Ballycarson Blues Page 3
Indeed in its implementation of the Peace Process the Council had been most energetic in taking down what were now regarded as reactionary and offensive signs. Apart from areas in the eastern enclaves where Loyalism still held sway, the public areas of Ballycarson had been stripped of any hint of links with the British royal family and the United Kingdom. The policy was zealously enforced. Even the Jehovah’s Witnesses had received an official letter from the Council inviting them to consider altering the name “Kingdom Hall”. It was further rumoured that the poker club at O’Neill’s bar had been requested to examine their decks of cards and substitute president and first lady cards for the four kings and queens. There was no issue about the knave as every political system, Royalist or Republican, possessed such a character. The proposal, so the rumour went, had not been implemented, only because the newly elected feminists on the Council had vetoed the priority given to men in the highest value card. The Unionists stirred the pot further by objecting to the identification of the remainder of the playing cards by Roman numerals. The local newspaper, the Provincial Enquirer, picked up on this political game of poker and reported the debate about the decks of cards under the inquisitive heading: ‘Royals to be Flushed Away?’

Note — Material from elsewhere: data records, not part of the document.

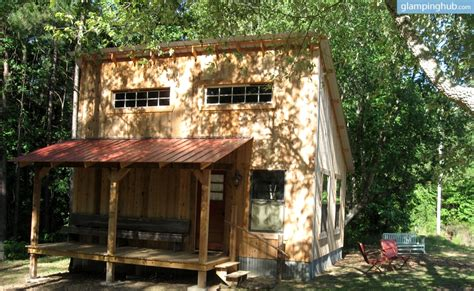 Family Friendly East Coast Style Home California by Gling Cabin In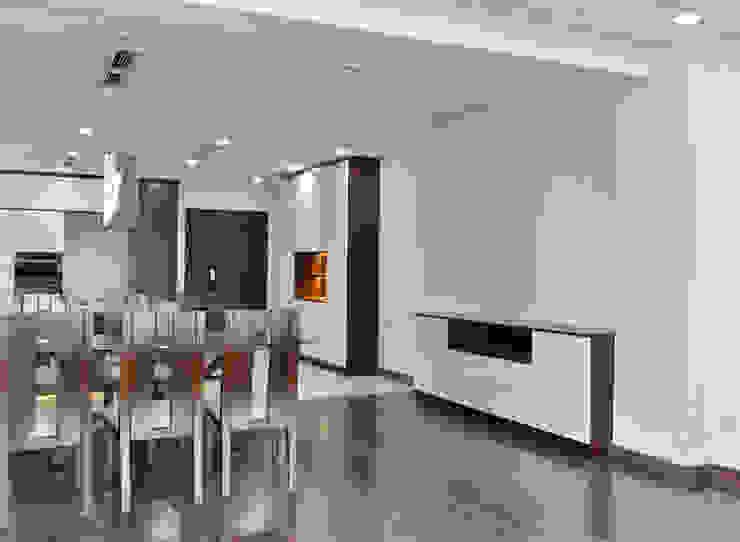 CĂN HỘ THE RIVERSIDE RESIDENCE QUẬN 7 Phòng ăn phong cách hiện đại bởi VAN NAM FURNITURE & INTERIOR DECORATION CO., LTD. Hiện đại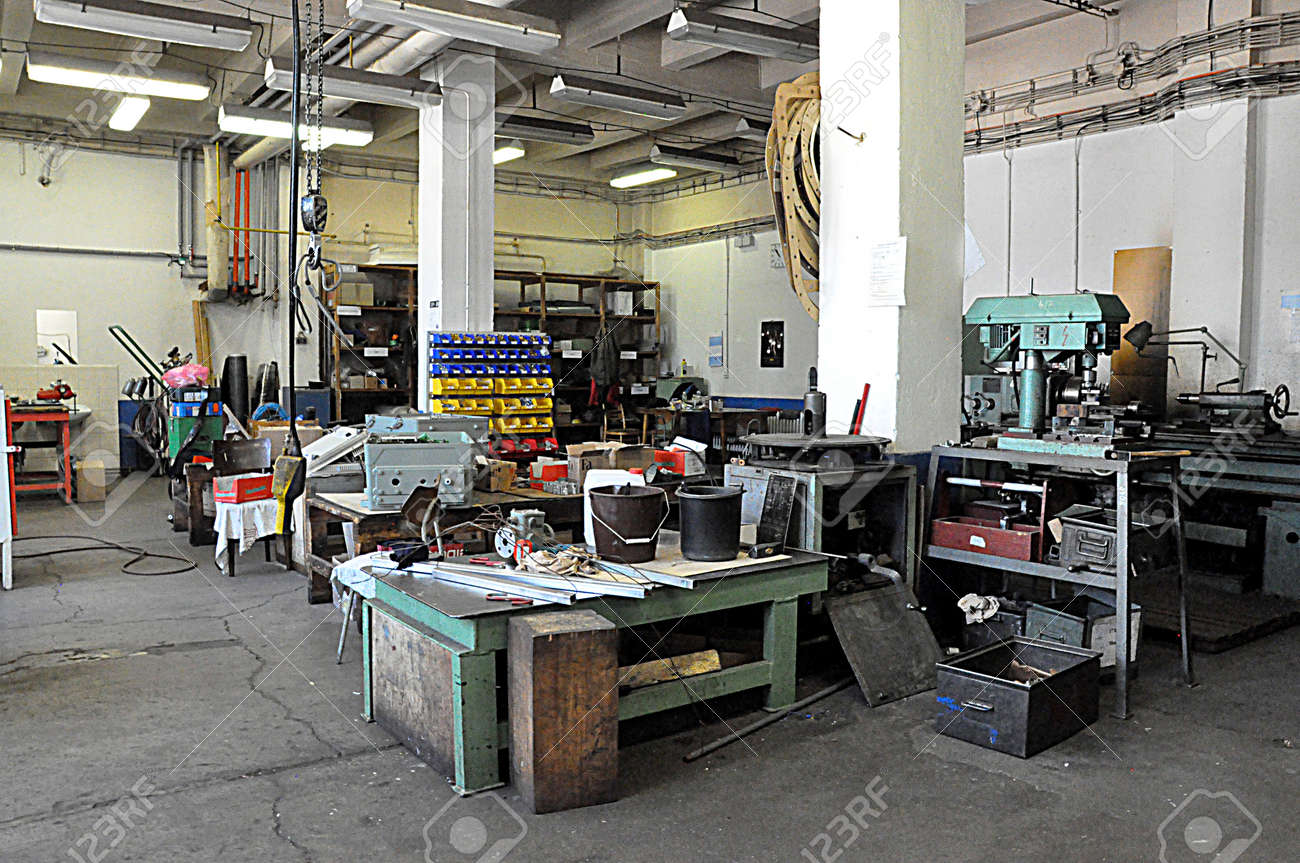 old workshop and machines - 165903881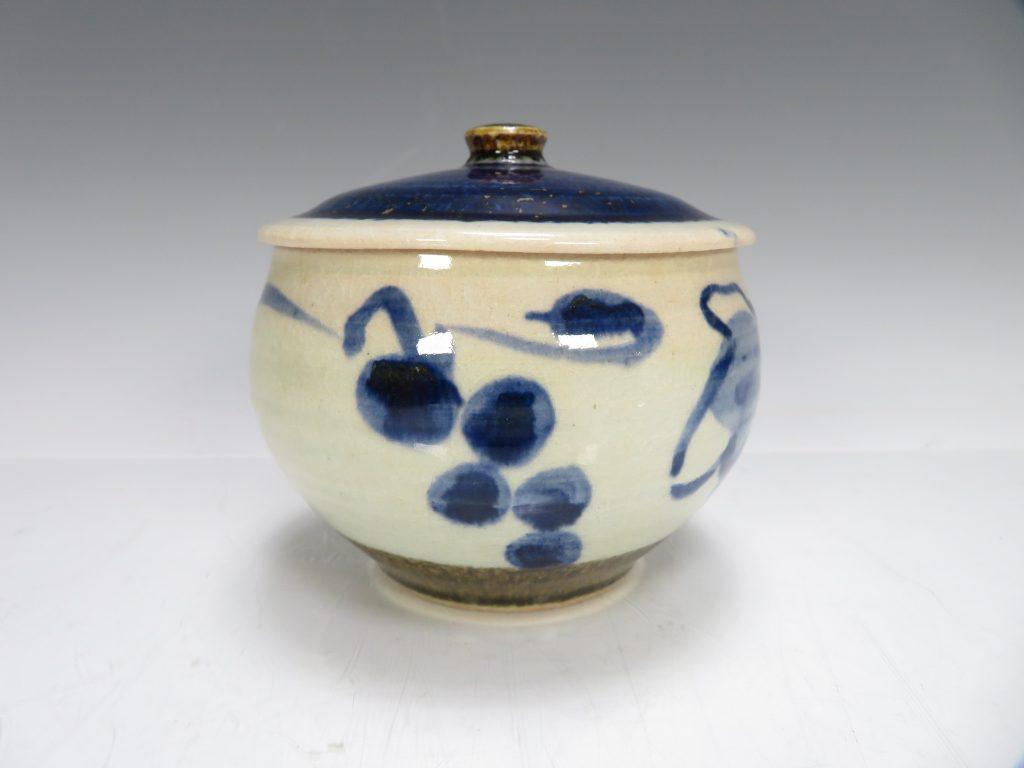 【人間国宝】近藤悠三「山ブドウ飾壺」を買取致しました。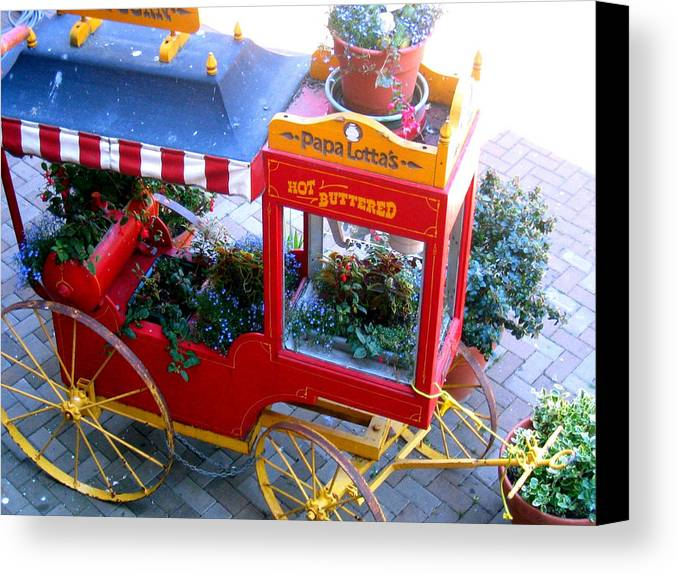 Popcorn Canvas Print featuring the photograph Papa Lottas Hot Buttered Popcorn by Bob Gardner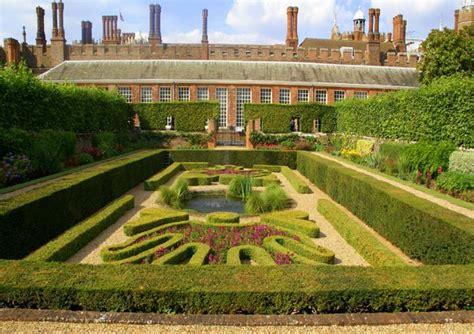 hampton court palace golden tours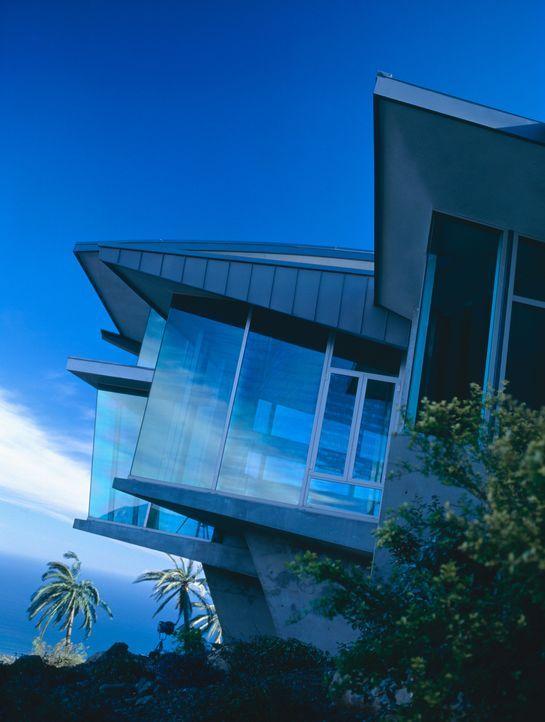 Das moderne Strandhaus der Familie Glass steht auf tönernen Füßen ... - Bildquelle: 2003 Sony Pictures Television International. All Rights Reserved.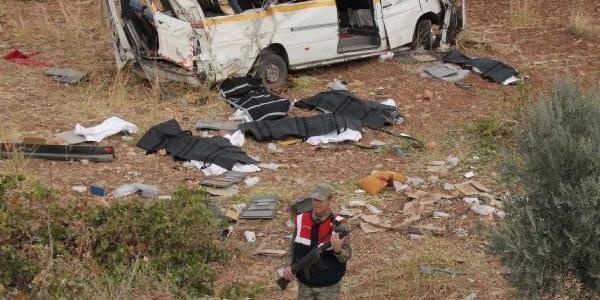 Tekstil Işçilerini Taşiyan Minibüs Takla Atti: 6 Ölü (2)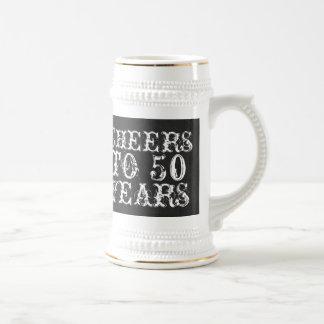 Alegrías divertidas del personalizado a 50 años de jarra de cerveza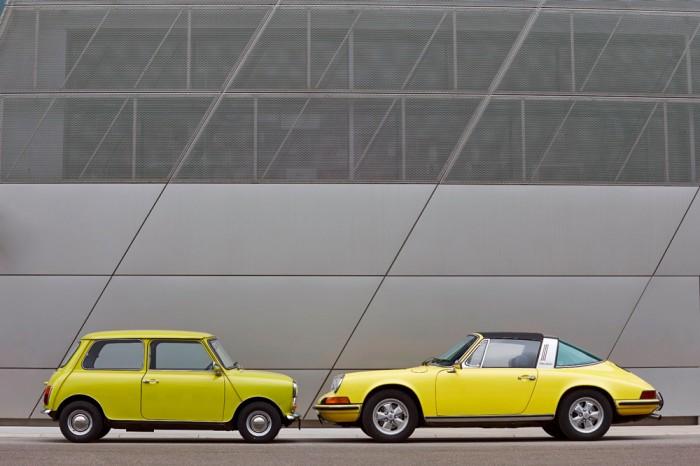 Classic-MINI-and-Porsche-911-2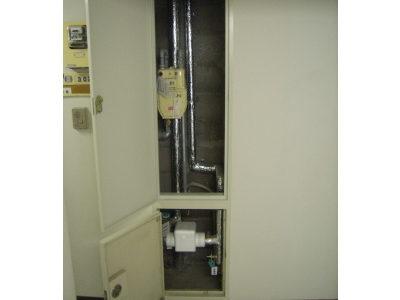施工後:廊下(パイプシャフト内部)<br /> ガスメーターを1個とし上段に、水道メーターを下部に設置致しました。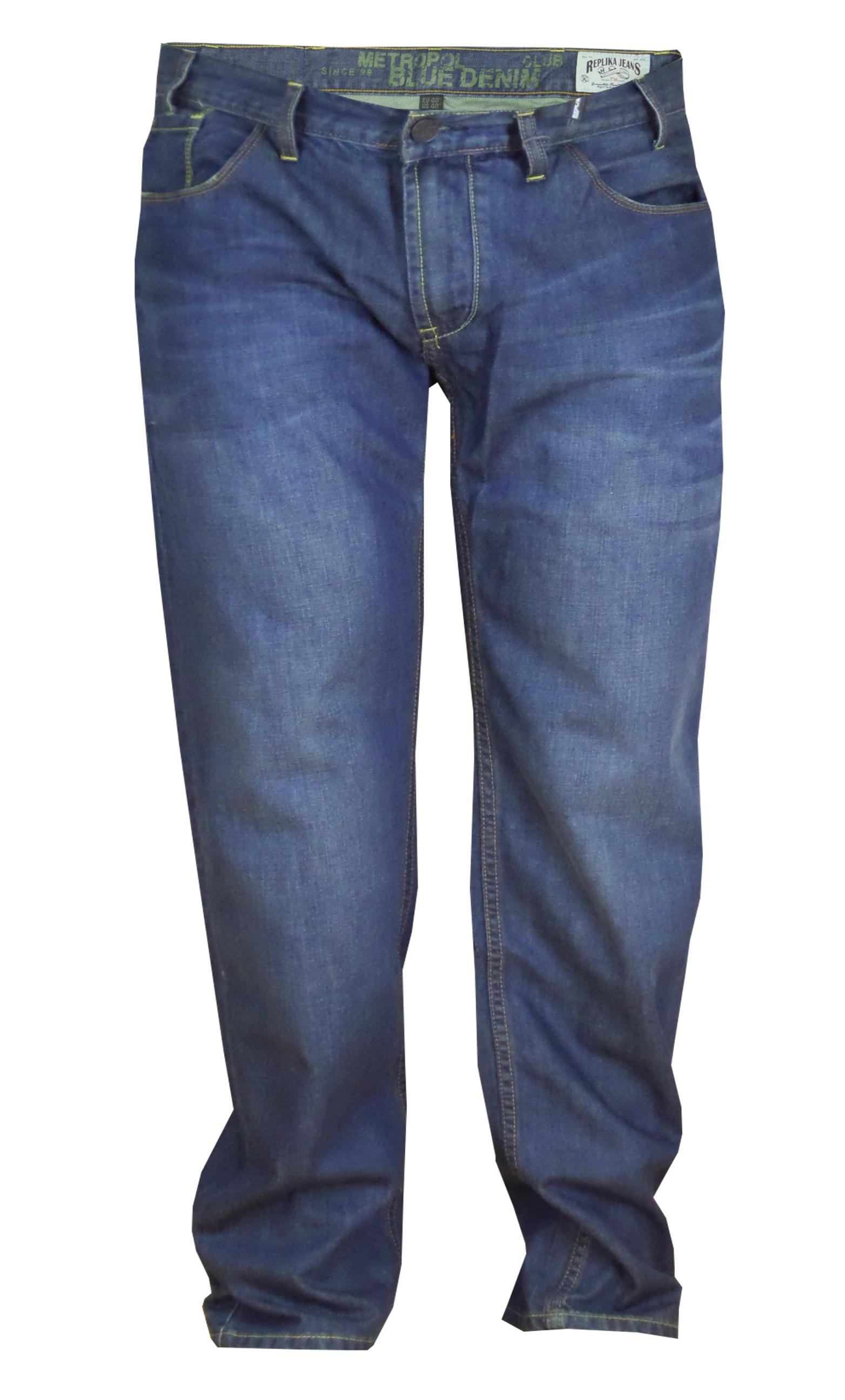 """Replika blauwe jeans met ritssluiting. Twee ruime achterzakken met contrasterend stiksel en een rits. De broek heeft rechte pijpen, 2 steekzakken voor en 2 opgezette zakken met muntzakje, klein logo op de linkerzij. Beenlengte: 34"""""""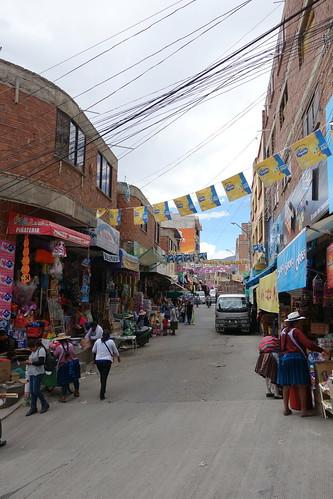 Nous voici dans le sud de la ville, là où se concentrent les marchés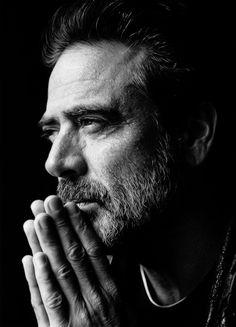 The walking dead Jeffrey Dean Morgan, Portrait Photography Men, Photography Poses For Men, Hilarie Burton, Foto Art, Carl Grimes, Daryl Dixon, The Walking Dead, Handsome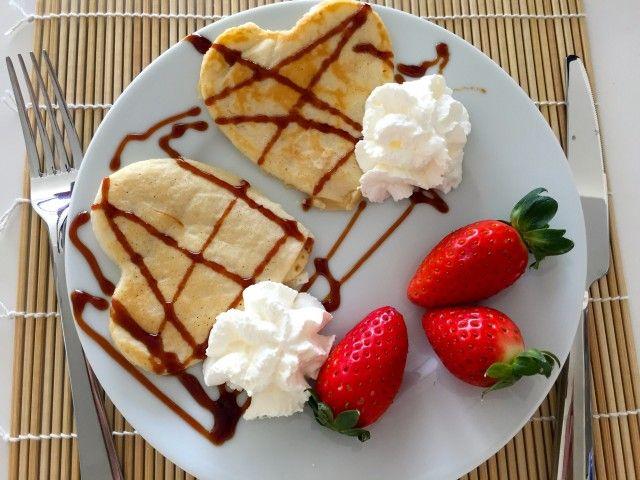 Tortitas en forma de corazón para un desayuno romántico! Hoy hemos probado hacer estas deliciosos pancakes para desayunar ¡están ricas pero el jueves volvemos a hacer hot cakes en forma de corazón y mejoramos aún la receta! jejejeje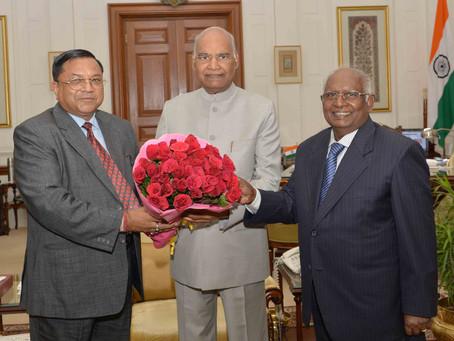 Dr. Adish Aggarwala and Justice (Retd) Dr. K.G. Balakrishnan, With President of India.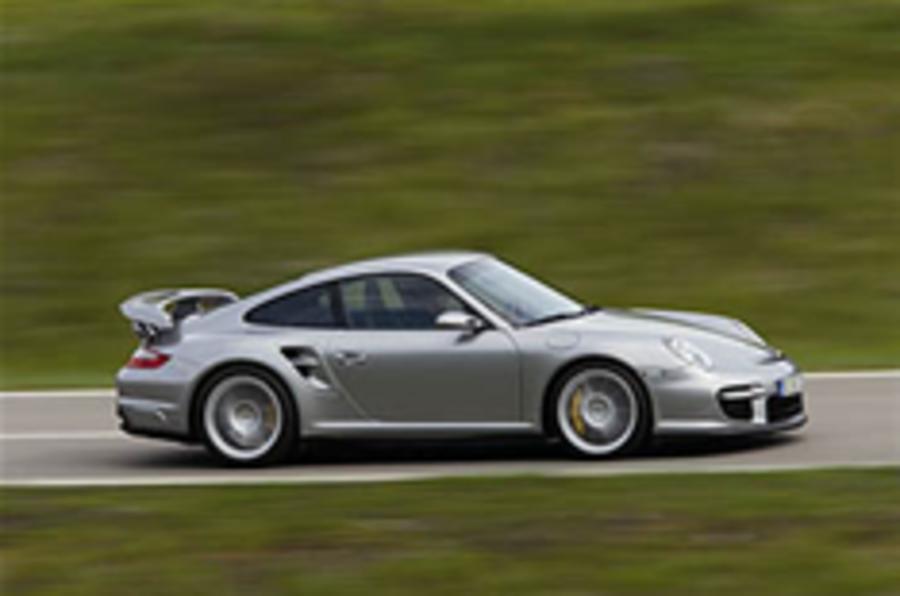 On video: 911 GT2 vs Z06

Despite all the hot air and controversy, one coincidence of political strategies proved a happy one. In honour of the recent German incomers and, more importantly, to further the Peace Process, the councillors passed a resolution urging the local bakeries to re-name “Empire biscuits” with their original name “German biscuits”. Sweeteners were offered for compliance. If the bakers co-operated, the councillors would instruct their canteen to place a special order for Battenburg cake.
“If you want to see symbols of British rule, then you should go over the border” became the official Ballycarson Council policy immediately after the Nationalist and Republican coalition took power.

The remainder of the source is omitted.